Using an ex vivo model with porcine intestines, spot ablation was performed with the flexible CO2 laser at different power settings until transmural perforation. Additionally, excisions of mucosal patches were performed by submucosal dissection with and without submucosal injection of a water-based gel.

Results

With spot ablation at 5 W, none of the specimens was perforated by 5 min, which was the maximum recorded time. The time to perforation was significantly shorter with increased laser power, and gel pretreatment protected the intestines against spot ablation, increasing the time to perforation from 6 to 37 s at 10 W and from 1 to 7 s at 15 W. During excision of mucosal patches, 56 and 83% of untreated intestines perforated at 5 and 10 W, respectively. Gel pretreatment prior to excision protected all intestines against perforation. These specimens were verified to be intact by inflation with air to over 100 mmHg.

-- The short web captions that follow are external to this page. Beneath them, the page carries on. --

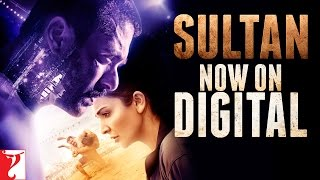 Sultan - Full Movie Now Available on Digital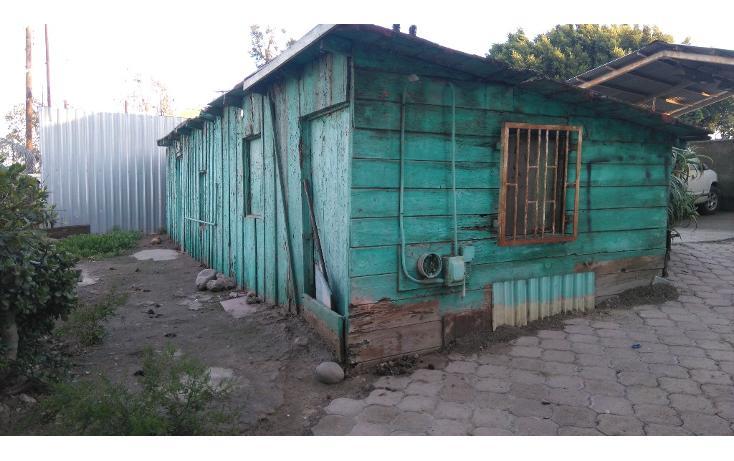 Foto de casa en venta en aldrete 8071 , zona centro, tijuana, baja california, 1720736 No. 07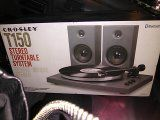 Stereo Turntable system *reduced price* for Sale in Richmond, CA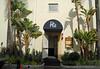 DSC_0526c (Grudnick) Tags: cinema studio factory drphil paramount motionpicture moviestudio rko paramountpictures soundstage
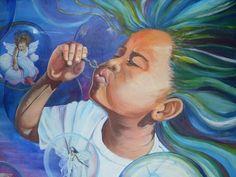 imagination art | Imagination: Paintings Acrylic Children Michelle Chin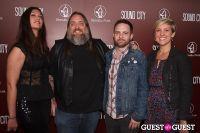 Sound City Los Angeles Premiere #25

Furthermore, excision of the mucosal patch was complete in gel-pretreated specimens, whereas 22% of untreated specimens had residual islands of mucosa after excision.

Conclusion

The flexible CO2 laser holds promise as a precise dissection and cutting tool for endoluminal surgery of the intestines. Pretreatment with a submucosal injection of a water-based gel protects the intestines from perforation during ablation and mucosal dissection.